プラス糖尿病

膀胱炎・腎盂炎

膀胱炎,腎盂炎

口が体への入り口なら尿路は出口です。ここから体内へ異物が入り込まないように、免疫機能が働いていますが、体の外が近い分様々な病原因子と戦わなくてはいけません。そのため、ちょっとしたことで異常が起きやすい部分なのです。
しかも、糖尿病患者の場合には高血糖の為に腎臓機能が低下しています。
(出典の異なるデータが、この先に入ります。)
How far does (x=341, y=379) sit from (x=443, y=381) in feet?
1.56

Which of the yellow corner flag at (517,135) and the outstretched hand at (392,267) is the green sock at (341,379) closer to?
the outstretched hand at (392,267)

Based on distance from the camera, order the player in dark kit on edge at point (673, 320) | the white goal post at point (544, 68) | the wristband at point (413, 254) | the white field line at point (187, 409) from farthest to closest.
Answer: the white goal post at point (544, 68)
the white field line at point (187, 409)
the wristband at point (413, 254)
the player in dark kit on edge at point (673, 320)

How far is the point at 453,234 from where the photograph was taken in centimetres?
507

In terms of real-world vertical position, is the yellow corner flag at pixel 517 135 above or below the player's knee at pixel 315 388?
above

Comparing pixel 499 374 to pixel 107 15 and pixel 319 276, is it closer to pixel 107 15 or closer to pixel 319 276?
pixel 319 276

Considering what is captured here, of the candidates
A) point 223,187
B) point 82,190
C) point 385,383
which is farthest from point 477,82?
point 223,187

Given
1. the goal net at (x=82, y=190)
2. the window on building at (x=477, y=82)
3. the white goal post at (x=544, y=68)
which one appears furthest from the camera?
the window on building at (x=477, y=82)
腎臓は尿を作り出す部分ですから、ここが弱っていると尿路を洗い流す役割をしている尿の排出にも影響が出てしまいますから、さらに尿路やその先の膀胱、腎盂で異常が起こりやすいんです。


膀胱炎

健康な場合でも女性の半数以上が膀胱炎を経験したことがあるといわれています。しかし、糖尿病を患っている場合には、男性でも発症・進行しやすいので気をつけましょう。

膀胱が炎症を起こす原因

膀胱炎を起こすのは大腸菌等の病原因子です。しかし、これらは普段から尿道口付近に存在する事の多い物ですから、健康で免疫機能が正常に働いている場合には炎症が起こることはほとんどありません。また、尿を定期的に排泄する事で尿道まで侵入されたとしても尿と一緒に体外へ排出する事ができます。
しかし、風邪・生理・糖尿病など体の免疫力が低い状態だと病原因子が侵入しやすく、簡単に炎症を起こしてしまいます。糖尿病だけでなく、トイレを我慢する事が多い、冷え性等の場合にも発症しやすいのが特徴です。

症状

膀胱炎にかかるとまずはじめにみられるのが”頻尿”です。昼夜を問わず1日10〜20回以上トイレへ行くことも珍しくありません。
さらに少し炎症が強くなると、排尿時に刺すような痛みを感じます。症状がひどくなると痛みも強くなり頭の芯まで響くようなものだったり、下腹部を突き刺すような感じがすることもあります。また、排尿後も残尿感が残る事が多いのも膀胱炎の症状の特徴です。
さらに症状が進むと、尿が白濁したりひどい場合には血尿になります。
熱が出る事がありますが、38度以上になることはありません。

治療と対策

膀胱炎を防ぐためには、常に清潔を保つことと、水をたくさん飲んで尿量を増やし原因因子が体内に入らないようにすることが大切です。しかし、すでに腎臓機能が低下している糖尿病罹患者の場合には、防衛機能が十分に機能できなくなっている事も多いので腎症を進行させないように血糖コントロールを行うことも重要です。

腎盂炎

膀胱から尿が逆流する事で、腎盂・腎臓にまで細菌が侵入してしまう疾患で膀胱炎とは切っても切れない関係です。

腎盂炎と腎盂腎炎

膀胱炎よりさらに奥へ炎症が進んでしまうと、腎臓へつながる細い管の中にある漏斗状の”腎盂”に炎症が及び、さらに腎臓内へ炎症が広がり腎盂腎炎となります。
通常”腎盂”だけで炎症が起こる事はないので、腎盂炎と腎盂腎炎は同じ部位の疾患だと考えても構わないでしょう。しかし、呼び分けられているのは、アレルギー性で療法の腎臓が炎症をおこすものを腎炎、細菌によって炎症が起きるものを腎盂腎炎と呼び分けているのです。細菌が原因となる”腎盂腎炎”は通常片側の腎臓のみで炎症が起こるのが特徴です。

症状

膀胱炎に比べ、かなり高い38〜40度以上の高熱がでます。歯が鳴ったり震えるほどの強い悪寒が見られるのも特徴です。このような状態が急に起こったら、急性野腎盂腎炎と考えられます。朝方になると熱が下がり、午後から夕方になると高熱をぶり返すという場合もあります。
また、背中や腰に重く鋭い痛みを感じます。これは、腎臓が炎症によってむくんでしまい腎皮膜が引っ張られてしまうために起こります。診断の時には背中を軽くたたき、背中や腰の痛みが強くなるかどうかを確認します。

治療方法

細菌感染による腎盂腎炎の治療には、特定の抗生物質による投薬治療が行われます。この薬を5〜7日続けて服用し、尿検査で炎症の有無や状態の変化を確認します。
また、腎臓の機能が著しく低下する為体を横にして安静状態を保ち、水分は2L以上採るようにして尿量を増やします。慢性になってしまうと腎臓機能の低下で腎不全を起こすケースもある怖い疾患です。
特に糖尿病の人は腎臓が弱っているので、これがきっかけで糖尿病腎症を合併したり症状が進行してしまう場合もあります。